### EXTRAIT
MESSAGE APRÈS LE BIP

       C’est une attaque personnelle. Une attaque contre lui, une attaque contre moi-même, une attaque contre ces écrans qui dressent des barricades entre les gens, qui leur donnent des idées saugrenues, comme si tout était permis dans le monde qui n’en est pas un. Un sac à vider, celui d’une tristesse hantée par un fantôme.

       Nous étions une alchimie de rires, une fusion des spontanéités, quelque chose qui n’était pas vraiment là pour exister et qui s’était frayé une place sur le podium des plus beaux moments de la vie, envers et contre tout. Tu étais mon ami. L’un des meilleurs que j’aie jamais eu. Peut-être encore plus que ça mais on se fiche de ce qu’il y aurait pu avoir, je vois le vide de ce qu’il n’y a plus eu. 

         « Le ghosting (de l’anglais ghost, « fantôme ») est l’acte qui consiste à mettre fin à une relation avec une personne en interrompant sans avertissement ni explication toute communication et en ignorant les tentatives de reprise de contact de l’ancien partenaire. » 

       Tu étais mon ami. Il y a un monde dans les ami.es. La projection de mille rires qu’on aura encore, l’imaginaire de bêtises qu’on fera demain, la possibilité de se tromper, de s’engueuler, de s’engluer. Tu étais mon monde, un des futurs où je me voyais, lumineuse, solaire, rayonnante. On parlait beaucoup, je pensais qu’on parlerait toujours. Que nos mots ne s’interrompraient jamais, même s’ils devaient devenir brutaux, acerbes, cassants. Qu’on s’écrirait encore, quitte à se dire des méchancetés, quitte à se traiter d’ordures, quitte à tout foutre en l’air. Je pensais qu’avec toi, la conversation m’était due, je ne sais pas trop pourquoi. 

       On avait beaucoup ri, toi et moi. On avait joué des jeux dangereux, on avait frôlé la chute des funambules, on avait fissuré les murailles de l’intime, on était devenus fragiles. Deux chairs à vif.

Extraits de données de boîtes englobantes
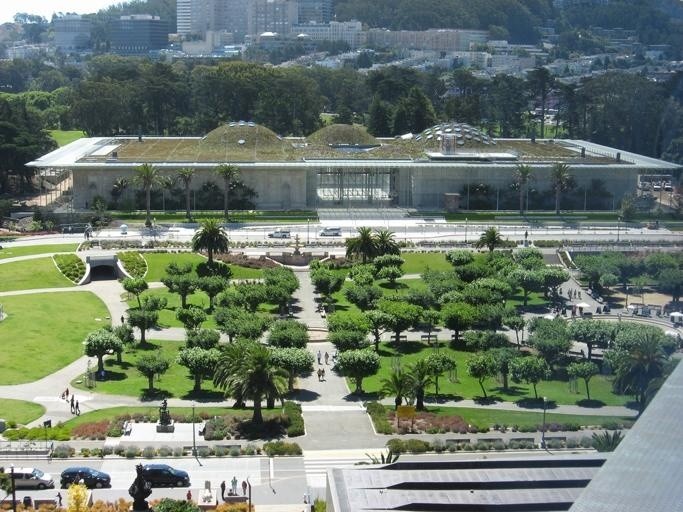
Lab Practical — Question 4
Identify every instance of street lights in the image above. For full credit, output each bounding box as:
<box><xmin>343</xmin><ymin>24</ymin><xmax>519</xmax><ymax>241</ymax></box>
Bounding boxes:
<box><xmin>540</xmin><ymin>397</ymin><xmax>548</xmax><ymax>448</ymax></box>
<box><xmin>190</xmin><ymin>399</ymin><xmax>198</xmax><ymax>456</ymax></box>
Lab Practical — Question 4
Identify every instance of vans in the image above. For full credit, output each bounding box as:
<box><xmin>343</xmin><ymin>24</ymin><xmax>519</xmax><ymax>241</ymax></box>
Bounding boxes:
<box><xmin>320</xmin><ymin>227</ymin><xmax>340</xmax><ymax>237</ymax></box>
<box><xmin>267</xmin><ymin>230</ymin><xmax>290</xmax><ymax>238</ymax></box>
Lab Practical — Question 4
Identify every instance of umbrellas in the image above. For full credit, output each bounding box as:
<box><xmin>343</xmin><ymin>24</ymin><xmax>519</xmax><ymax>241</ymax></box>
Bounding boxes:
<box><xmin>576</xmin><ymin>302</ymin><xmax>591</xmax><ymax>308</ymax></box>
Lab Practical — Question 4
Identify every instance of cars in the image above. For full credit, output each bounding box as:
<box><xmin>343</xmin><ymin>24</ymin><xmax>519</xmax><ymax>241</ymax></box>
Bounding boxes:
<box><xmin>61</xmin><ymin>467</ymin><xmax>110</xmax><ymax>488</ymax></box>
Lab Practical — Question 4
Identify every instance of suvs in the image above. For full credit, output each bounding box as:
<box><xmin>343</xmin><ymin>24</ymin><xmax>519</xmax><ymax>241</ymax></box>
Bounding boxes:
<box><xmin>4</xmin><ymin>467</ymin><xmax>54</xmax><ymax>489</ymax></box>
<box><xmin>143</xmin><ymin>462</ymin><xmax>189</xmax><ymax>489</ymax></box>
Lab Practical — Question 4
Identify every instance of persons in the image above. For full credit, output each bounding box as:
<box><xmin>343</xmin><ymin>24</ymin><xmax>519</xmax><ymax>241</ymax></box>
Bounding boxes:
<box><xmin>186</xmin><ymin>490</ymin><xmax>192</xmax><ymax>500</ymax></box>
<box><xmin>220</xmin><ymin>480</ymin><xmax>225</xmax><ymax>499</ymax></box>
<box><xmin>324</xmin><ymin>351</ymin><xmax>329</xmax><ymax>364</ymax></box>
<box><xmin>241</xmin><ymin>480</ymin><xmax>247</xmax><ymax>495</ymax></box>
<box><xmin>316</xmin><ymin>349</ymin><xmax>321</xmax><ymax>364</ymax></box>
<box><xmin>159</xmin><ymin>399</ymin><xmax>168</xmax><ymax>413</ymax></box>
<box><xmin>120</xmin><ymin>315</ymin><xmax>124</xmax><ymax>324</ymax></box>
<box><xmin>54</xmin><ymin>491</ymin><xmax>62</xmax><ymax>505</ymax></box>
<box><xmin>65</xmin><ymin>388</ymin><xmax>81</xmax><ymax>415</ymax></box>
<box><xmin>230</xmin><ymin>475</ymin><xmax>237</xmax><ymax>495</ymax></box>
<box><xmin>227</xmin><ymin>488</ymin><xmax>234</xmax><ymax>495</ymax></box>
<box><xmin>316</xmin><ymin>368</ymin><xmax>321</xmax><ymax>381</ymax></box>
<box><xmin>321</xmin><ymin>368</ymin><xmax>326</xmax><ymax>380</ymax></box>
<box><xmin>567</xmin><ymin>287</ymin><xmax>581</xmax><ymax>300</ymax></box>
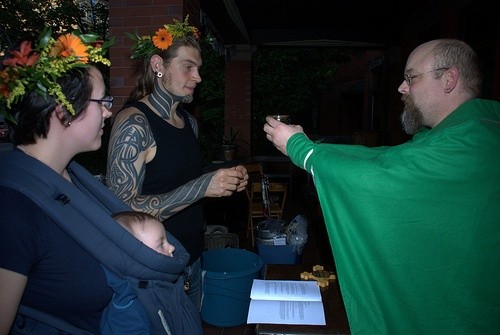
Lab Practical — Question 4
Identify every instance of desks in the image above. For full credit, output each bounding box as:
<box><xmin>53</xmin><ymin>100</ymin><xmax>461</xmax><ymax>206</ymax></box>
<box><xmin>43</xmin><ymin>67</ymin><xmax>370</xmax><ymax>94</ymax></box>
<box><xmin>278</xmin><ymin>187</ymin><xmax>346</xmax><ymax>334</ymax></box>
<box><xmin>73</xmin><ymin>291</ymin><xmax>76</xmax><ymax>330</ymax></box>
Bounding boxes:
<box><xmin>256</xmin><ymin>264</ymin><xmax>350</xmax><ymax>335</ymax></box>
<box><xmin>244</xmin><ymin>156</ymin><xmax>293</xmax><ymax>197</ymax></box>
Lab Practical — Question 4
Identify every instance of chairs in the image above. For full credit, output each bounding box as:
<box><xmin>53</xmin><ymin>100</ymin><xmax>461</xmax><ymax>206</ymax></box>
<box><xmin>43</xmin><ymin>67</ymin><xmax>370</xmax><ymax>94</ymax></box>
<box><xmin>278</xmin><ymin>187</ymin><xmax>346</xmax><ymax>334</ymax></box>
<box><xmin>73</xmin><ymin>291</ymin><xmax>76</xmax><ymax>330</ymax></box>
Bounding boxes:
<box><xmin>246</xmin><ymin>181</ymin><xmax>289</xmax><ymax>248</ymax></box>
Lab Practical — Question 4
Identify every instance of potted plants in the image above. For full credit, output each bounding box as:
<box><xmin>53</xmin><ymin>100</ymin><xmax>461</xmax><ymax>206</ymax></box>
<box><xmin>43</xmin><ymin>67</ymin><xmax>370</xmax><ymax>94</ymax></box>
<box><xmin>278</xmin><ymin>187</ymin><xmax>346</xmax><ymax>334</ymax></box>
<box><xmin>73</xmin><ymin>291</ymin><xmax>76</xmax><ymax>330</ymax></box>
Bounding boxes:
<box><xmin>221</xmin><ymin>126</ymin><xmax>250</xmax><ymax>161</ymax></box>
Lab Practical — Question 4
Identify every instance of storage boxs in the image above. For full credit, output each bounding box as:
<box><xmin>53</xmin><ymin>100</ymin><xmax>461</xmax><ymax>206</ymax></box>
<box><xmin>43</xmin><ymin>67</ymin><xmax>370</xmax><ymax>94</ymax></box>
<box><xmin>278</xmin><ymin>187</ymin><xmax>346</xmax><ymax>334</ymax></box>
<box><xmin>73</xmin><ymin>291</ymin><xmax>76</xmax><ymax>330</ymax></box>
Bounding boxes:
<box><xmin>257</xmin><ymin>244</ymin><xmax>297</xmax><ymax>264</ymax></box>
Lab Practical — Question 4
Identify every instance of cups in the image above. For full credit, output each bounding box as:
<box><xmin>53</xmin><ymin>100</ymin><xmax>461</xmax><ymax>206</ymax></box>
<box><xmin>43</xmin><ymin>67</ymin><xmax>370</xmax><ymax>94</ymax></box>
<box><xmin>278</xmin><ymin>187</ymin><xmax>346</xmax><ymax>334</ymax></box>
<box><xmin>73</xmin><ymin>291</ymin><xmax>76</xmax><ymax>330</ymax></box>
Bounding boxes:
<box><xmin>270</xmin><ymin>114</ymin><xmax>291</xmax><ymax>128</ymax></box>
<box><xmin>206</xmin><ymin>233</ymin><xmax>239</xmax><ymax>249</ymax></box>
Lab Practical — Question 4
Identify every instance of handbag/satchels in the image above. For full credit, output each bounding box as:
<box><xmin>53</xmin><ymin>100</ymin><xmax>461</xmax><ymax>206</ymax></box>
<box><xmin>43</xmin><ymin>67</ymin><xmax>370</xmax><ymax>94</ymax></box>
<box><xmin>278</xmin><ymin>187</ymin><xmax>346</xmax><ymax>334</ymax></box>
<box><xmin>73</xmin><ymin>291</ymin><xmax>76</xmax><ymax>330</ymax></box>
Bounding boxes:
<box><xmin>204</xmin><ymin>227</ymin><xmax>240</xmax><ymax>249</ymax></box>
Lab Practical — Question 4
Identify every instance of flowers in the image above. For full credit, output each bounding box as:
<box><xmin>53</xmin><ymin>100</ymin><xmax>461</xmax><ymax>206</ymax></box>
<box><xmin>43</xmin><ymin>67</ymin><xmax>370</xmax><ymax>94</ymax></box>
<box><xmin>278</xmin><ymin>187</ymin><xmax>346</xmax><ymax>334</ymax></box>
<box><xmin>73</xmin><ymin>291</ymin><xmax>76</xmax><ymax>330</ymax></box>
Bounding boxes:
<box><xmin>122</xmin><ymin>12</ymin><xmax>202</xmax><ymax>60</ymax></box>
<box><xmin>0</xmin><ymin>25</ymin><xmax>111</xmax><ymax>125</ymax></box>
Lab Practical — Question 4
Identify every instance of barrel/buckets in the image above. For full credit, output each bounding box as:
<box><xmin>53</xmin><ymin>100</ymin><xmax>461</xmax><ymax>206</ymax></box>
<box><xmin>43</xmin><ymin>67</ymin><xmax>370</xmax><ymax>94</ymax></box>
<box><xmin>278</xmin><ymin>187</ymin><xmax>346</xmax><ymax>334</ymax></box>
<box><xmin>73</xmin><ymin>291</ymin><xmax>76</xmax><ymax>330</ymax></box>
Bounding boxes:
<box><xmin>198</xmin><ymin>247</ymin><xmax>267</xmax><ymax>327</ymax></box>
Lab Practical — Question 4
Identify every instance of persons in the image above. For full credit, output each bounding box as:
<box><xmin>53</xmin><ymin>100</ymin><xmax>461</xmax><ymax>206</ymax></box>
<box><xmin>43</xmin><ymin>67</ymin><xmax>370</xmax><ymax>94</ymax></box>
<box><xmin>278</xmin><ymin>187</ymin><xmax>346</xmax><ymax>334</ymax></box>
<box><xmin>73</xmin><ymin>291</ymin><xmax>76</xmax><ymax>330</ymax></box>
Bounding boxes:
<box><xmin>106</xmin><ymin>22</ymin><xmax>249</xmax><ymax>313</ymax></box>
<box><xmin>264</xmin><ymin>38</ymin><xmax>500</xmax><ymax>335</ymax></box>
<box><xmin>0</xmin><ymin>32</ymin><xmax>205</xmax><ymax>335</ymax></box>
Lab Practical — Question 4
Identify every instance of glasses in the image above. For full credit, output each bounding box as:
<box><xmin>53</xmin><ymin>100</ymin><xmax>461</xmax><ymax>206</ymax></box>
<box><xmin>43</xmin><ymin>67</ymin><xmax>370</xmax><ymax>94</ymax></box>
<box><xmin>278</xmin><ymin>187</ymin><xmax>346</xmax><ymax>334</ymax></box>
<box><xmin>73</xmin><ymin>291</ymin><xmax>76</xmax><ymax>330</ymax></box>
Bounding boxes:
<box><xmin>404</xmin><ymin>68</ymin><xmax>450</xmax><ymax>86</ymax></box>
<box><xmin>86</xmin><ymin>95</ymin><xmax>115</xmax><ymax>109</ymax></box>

### TRAVAIL DEMANDÉ
Reproduisez fidèlement le passage du texte sur le ghosting qui commence par « MESSAGE APRÈS LE BIP » et se poursuit jusqu'à « n’y a plus eu. ».

### EXERCICE CORRIGÉ
MESSAGE APRÈS LE BIP

       C’est une attaque personnelle. Une attaque contre lui, une attaque contre moi-même, une attaque contre ces écrans qui dressent des barricades entre les gens, qui leur donnent des idées saugrenues, comme si tout était permis dans le monde qui n’en est pas un. Un sac à vider, celui d’une tristesse hantée par un fantôme.

       Nous étions une alchimie de rires, une fusion des spontanéités, quelque chose qui n’était pas vraiment là pour exister et qui s’était frayé une place sur le podium des plus beaux moments de la vie, envers et contre tout. Tu étais mon ami. L’un des meilleurs que j’aie jamais eu. Peut-être encore plus que ça mais on se fiche de ce qu’il y aurait pu avoir, je vois le vide de ce qu’il n’y a plus eu.